Associando as suas prestações na campanha eleitoral aos resultados obtidos nos inquéritos públicos que têm vindo a ser produzidos, os partidos corrigem as suas posições de forma a serem mais atrativos para o eleitorado, ao mesmo tempo que tentam “roubar” posições ao seu principal adversário, o Partido Socialista e evitar a transferência dos seus considerados votos normais, para os partidos ideologicamente mais próximos do seu.

Nesta “guerra democrática” não se tem estranhado o comportamento dos líderes partidários, face àqueles que mais ameaçam ganhar os seus eleitores habituais, como o CDS, t al como o PSD, em relação à Iniciativa Liberal (IL) ou ao CHEGA e, no sentido inverso, entre o PCP e o BE, provocando o gáudio de uns e a preocupação de outros, em consequência dos resultados obtidos nas sondagens, onde a quantidade de indecisos mantém a esperança para todos.

Penso, no entanto, que nem as sondagens ou as “arruadas partidárias” permitirão tirar conclusões de quem vai vencer estas eleições ou das posições que cada partido vai obter no espetro político da Assembleia da República e isto porque, tudo o que se disser a este respeito, vai esbarrar com uma grande incógnita que limita todas as projeções virtuais: a abstenção! E esse comportamento dos eleitores, para além do rol das razões particulares que os motivam, está muito ligado à evolução das infeções por Covid-19 que, em Portugal tal como na maior parte dos países do mundo, não pára de aumentar, criando um justo receio das infeções que possam vir a acontecer-lhes nas habituais filas que se aglomeram nos locais de voto.

Para além disso e por motivos legais e constitucionais, que se prendem com o direito de voto de pessoas em isolamento profilático (sem esquecer que a Assembleia da República está dissolvida e, por esse motivo, impedida de alterar as leis que normalizam esta matéria), à hora que vos escrevo ainda não foi resolvido este imbróglio jurídico e sanitário, embora os partidos políticos mantenham conversações sobre este assunto.

Por todas estas razões, acumuladas ao aumento das abstenções que se tem verificado nas eleições portuguesas e que afeta os que agora respondem às sondagens, como todos os outros, a abstenção vai decidir quem ganha e quem perde nas próximas eleições legislativas de 30 de janeiro. Na pior das circunstâncias, pode ganhar quem vencer pela maioria dos eleitores portugueses que votarem e que poderão ser uma minoria face ao total de eleitores recenseados, o que não deixa de ser caricato, mas possível!
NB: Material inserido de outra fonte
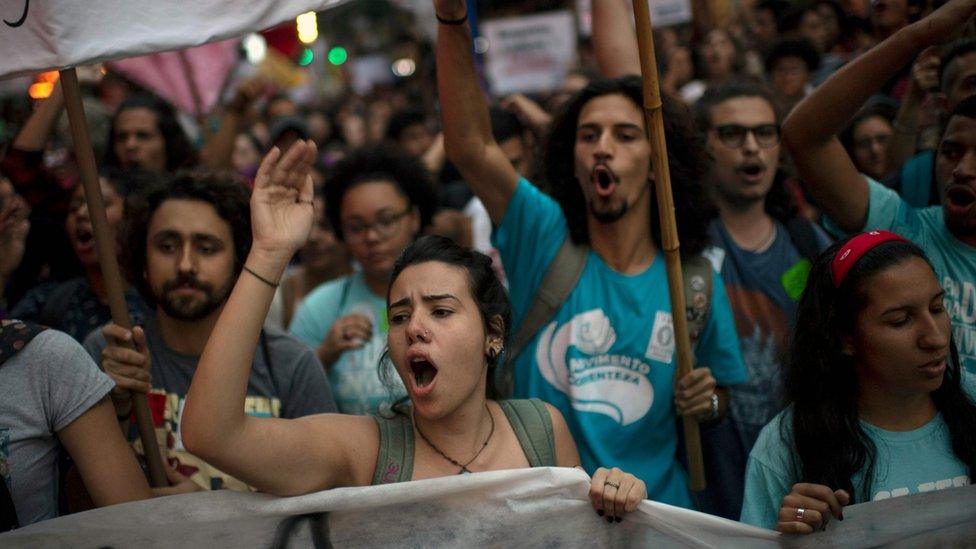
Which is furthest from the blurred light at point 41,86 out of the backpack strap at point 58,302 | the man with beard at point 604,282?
the man with beard at point 604,282

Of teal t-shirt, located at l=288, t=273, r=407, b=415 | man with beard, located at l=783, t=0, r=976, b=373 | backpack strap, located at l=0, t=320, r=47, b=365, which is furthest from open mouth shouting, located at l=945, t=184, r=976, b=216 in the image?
backpack strap, located at l=0, t=320, r=47, b=365

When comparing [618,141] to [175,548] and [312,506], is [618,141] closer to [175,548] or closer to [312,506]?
[312,506]

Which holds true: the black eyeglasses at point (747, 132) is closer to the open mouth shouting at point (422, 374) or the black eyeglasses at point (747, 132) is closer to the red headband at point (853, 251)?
the red headband at point (853, 251)

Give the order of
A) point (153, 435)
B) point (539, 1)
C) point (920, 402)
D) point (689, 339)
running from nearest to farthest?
point (920, 402)
point (153, 435)
point (689, 339)
point (539, 1)

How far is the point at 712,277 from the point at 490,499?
1338mm

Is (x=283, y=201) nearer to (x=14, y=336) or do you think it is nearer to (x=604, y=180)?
(x=14, y=336)

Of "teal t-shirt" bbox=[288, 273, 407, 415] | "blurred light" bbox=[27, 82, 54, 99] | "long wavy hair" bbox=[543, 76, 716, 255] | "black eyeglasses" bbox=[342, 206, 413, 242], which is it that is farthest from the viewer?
"blurred light" bbox=[27, 82, 54, 99]

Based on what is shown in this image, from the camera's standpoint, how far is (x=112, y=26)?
2.61 meters

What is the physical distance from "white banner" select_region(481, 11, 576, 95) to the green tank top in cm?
704

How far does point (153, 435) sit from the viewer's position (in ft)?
9.66

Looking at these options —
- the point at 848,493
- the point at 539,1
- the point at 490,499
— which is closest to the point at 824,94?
the point at 848,493

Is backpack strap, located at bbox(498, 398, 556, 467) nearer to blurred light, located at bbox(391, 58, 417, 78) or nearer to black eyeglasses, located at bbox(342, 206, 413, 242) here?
black eyeglasses, located at bbox(342, 206, 413, 242)

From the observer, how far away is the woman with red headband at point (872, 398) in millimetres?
2572

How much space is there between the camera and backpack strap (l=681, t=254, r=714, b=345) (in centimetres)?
340
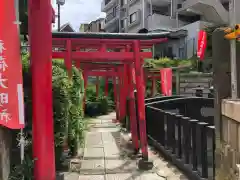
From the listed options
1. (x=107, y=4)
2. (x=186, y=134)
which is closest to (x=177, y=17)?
(x=107, y=4)

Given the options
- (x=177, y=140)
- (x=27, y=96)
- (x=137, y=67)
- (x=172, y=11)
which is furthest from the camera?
(x=172, y=11)

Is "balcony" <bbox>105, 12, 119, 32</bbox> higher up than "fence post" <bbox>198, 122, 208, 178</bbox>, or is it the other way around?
"balcony" <bbox>105, 12, 119, 32</bbox>

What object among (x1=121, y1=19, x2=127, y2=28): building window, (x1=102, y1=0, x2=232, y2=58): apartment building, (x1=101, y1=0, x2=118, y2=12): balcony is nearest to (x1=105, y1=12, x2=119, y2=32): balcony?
(x1=101, y1=0, x2=118, y2=12): balcony

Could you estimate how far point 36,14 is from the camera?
4.32m

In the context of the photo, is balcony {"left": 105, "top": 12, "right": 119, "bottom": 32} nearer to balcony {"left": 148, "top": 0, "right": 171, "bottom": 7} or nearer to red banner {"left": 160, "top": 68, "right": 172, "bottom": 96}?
balcony {"left": 148, "top": 0, "right": 171, "bottom": 7}

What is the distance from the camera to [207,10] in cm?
2902

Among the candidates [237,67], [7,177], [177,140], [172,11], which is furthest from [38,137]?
[172,11]

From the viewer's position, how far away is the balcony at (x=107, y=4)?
4938 centimetres

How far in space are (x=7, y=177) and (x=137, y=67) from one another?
4.18 m

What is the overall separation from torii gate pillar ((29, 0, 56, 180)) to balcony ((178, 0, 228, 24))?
2481 centimetres

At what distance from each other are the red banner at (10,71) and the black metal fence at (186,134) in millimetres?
2979

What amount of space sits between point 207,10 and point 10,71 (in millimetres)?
28025

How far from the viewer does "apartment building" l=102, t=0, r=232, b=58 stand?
27891 millimetres

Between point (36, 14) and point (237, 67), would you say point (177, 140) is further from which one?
point (36, 14)
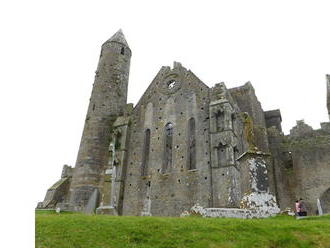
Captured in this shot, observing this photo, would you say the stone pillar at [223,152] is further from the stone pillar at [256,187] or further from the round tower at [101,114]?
the round tower at [101,114]

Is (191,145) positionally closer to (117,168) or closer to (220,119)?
(220,119)

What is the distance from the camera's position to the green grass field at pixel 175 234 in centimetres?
764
Num momento em que a sociedade portuguesa em geral e as administrações públicas em particular, inventam e reinventam sistemas de simplificação digitais, que permitam um manuseamento mais fácil e rápido por parte dos cidadãos e do Estado, as novas tecnologias ainda não chegaram ao voto eletrónico, que permitiriam um rápido acesso à prática deste ato cívico. Se tal se mostra difícil, face à pirataria eletrónica e ao aproveitamento dos dados dos eleitores para uso indevido, o melhor seria optarmos pelo atual sistema tradicional, mas com voto obrigatório e presencial para os residentes no país, tal como acontece com vários países do mundo, entre os quais muitos europeus. Adivinho, no entanto, que nessa altura alguém venha a mostrar-se contrariado por lhe “cercearem a sua liberdade individual” de votar ou não, mas não deixo de considerar que tal sistema tornaria mais expressivo o resultado eleitoral dos partidos políticos, para além de obrigarem os nossos cidadãos a um maior interesse pela política nacional.